32) The method of claim 31, where the disease is a cognitive disorder, neurodegeneration, cancer, diabetes, and/or a metabolic disorder.

33) A method of delaying the onset of, treating, slowing the progression of, reducing the risk of, and/or preventing cognitive dysfunction in a human subject, comprising administering to the human subject:

A) a polynucleotide encoding an inhibitor of the ISR comprising an amino acid sequence according to SEQ ID NO: 18;

B) a polynucleotide encoding an inhibitor of the ISR comprising an amino acid sequence according to SEQ ID NO: 4;

C) a polynucleotide encoding an inhibitor of the ISR comprising an amino acid sequence at least or exactly 85% , 90, 95%, 97%, 98%, 99% or 100% identical to the amino acid sequence according to SEQ ID NO: 18, wherein the inhibitor comprises a protein phosphatase- 1 (PPI) binding domain and an eukaryotic initiation factor 2 (eIF2) binding domain; or

D) a polynucleotide encoding an inhibitor of the ISR comprising an amino acid sequence at least or exactly 85% , 90, 95%, 97%, 98%, 99% or 100% identical to the amino acid sequence according to SEQ ID NO: 4, wherein the inhibitor comprises a protein phosphatase-1 (PPI) binding domain and an eukaryotic initiation factor 2 (eIF2) binding domain. 34) The method of claim 33, wherein the polynucleotide comprises a sequence encoding an inhibitor amino acid sequence at least or exactly 85%, 90%, 95%, 96%, 97%, 98%, 99%, or 100% identical to SEQ ID NO: 18.

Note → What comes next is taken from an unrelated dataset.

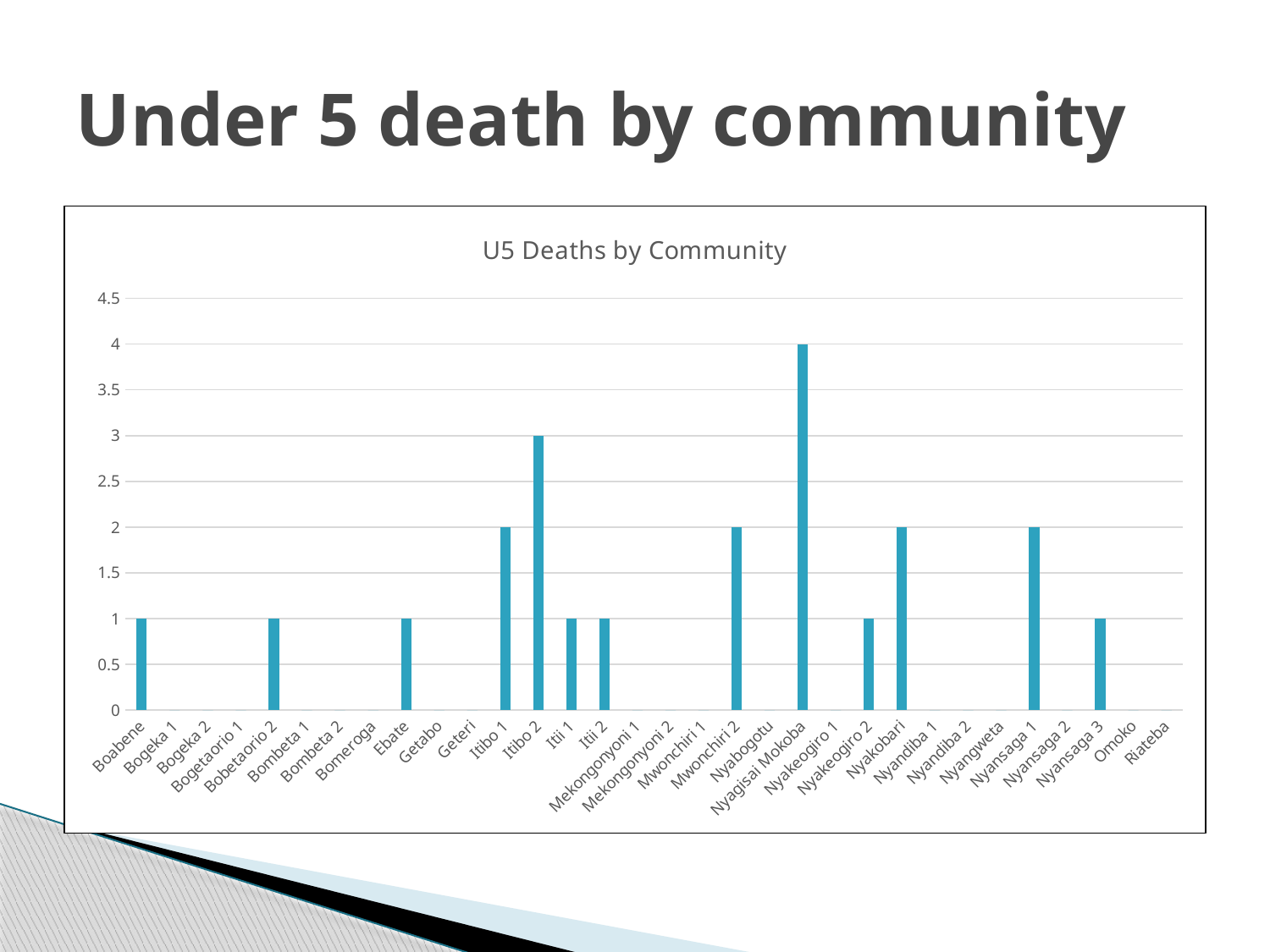
How many under-5 deaths are shown for Itibo 2? 3 What is the difference in under-5 deaths between Nyagisai Mokoba and Itibo 2? 1 Is the value for Nyagisai Mokoba greater or less than 3? greater What type of chart is shown on the slide? Bar chart How many communities have a bar showing at least one under-5 death? 13 Which has more under-5 deaths, Itibo 1 or Itibo 2? Itibo 2 How many under-5 deaths are shown for Nyakobari? 2 How many communities are listed on the x axis? 32 How many under-5 deaths are shown for Ebate? 1 How many under-5 deaths are shown for Nyagisai Mokoba? 4 What is the title of the chart? U5 Deaths by Community Which community has the highest number of under-5 deaths? Nyagisai Mokoba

35) The method of claims 33, wherein the polynucleotide comprises a sequence encoding an inhibitor amino acid sequence at least or exactly 85%, 90%, 95%, 96%, 97%, 98%, 99%, or 100% identical to SEQ ID NO: 4.

36) The method of any one of claims 33-35, wherein the polynucleotide comprises a sequence encoding a peptide linker sequence is at least or exactly 73%, 82%, 91%, or 100% identical to SEQ ID NO: 21.

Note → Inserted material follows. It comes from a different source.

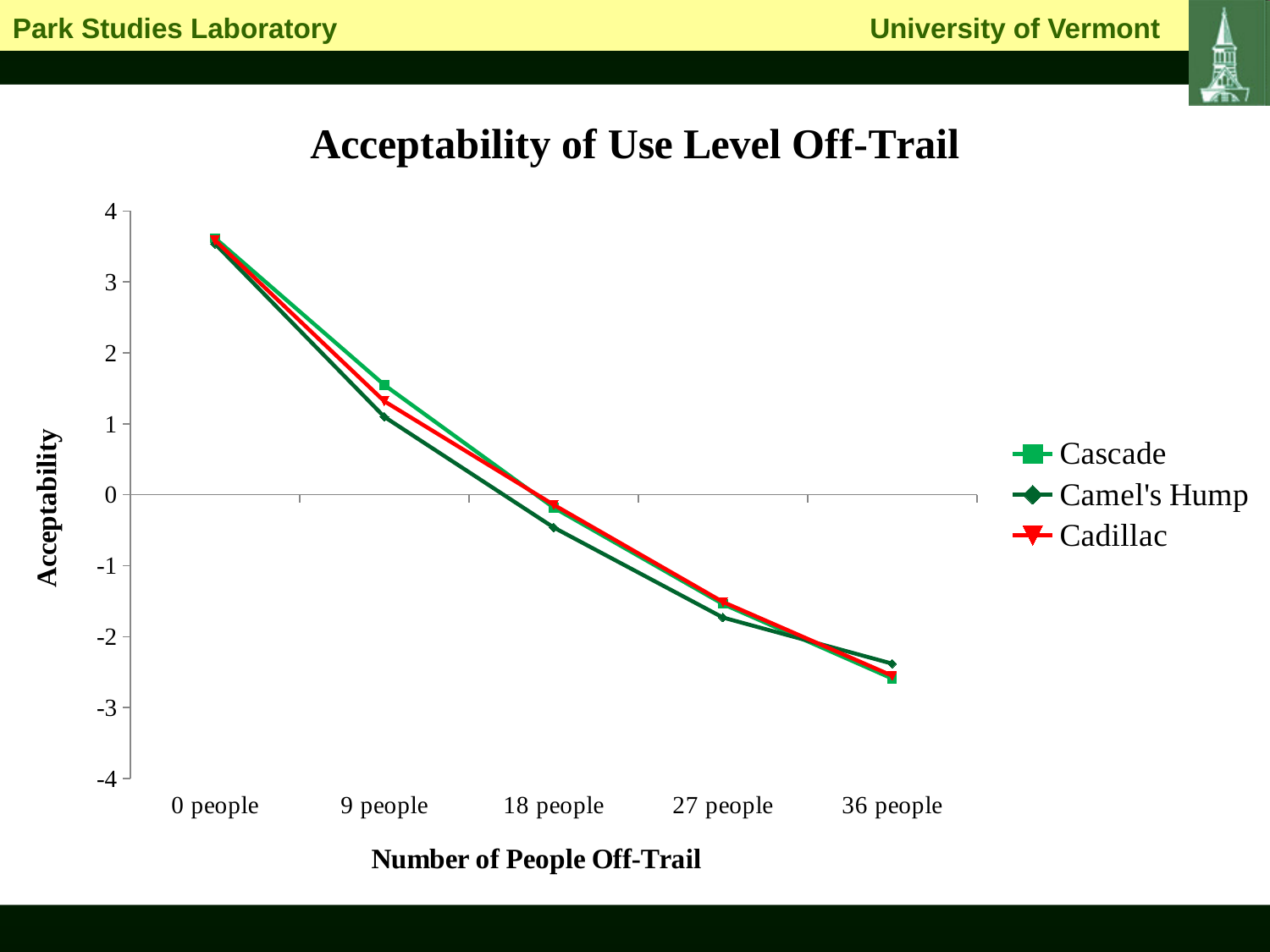
How many series does the legend list? 3 At which number of people off-trail is acceptability highest for all three series? 0 people How many use-level categories are shown on the x axis? 5 Is the value for Cadillac at 36 people greater or less than -2? less At 9 people, which series has the higher acceptability, Cascade or Camel's Hump? Cascade Is the value for Camel's Hump at 18 people greater or less than 0? less Is the value for Camel's Hump at 27 people greater or less than -1? less Do the acceptability values rise or fall as the number of people off-trail increases? fall What kind of chart is shown on the slide? line chart What is the title of the chart? Acceptability of Use Level Off-Trail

37) The method of any one of claims 33-36, wherein the polynucleotide is operably linked to a heterologous promoter.

38) The method of claim 37, wherein the heterologous promoter is not a galactose-inducible promoter.

39) The method of any one of claims 33-38, wherein the disease is associated with activation, hyperactivation, and/or aberrant activation of the ISR in a human subject.

40) A transgenic mouse comprising a mutation in a Ppplrl5b gene.

41) The transgenic mouse of claim 40, wherein the mutation is a R658C mutation.

42) The transgenic mouse of claims 40 or 41, wherein the mutation is generated using an endonuclease.

43) The transgenic mouse of claim 42, wherein the endonuclease is Cas9. 44) The transgenic mouse of claim 43, wherein the generation comprises contacting the Ppplrl5b gene with a guide RNA comprising SEQ ID NO: 38.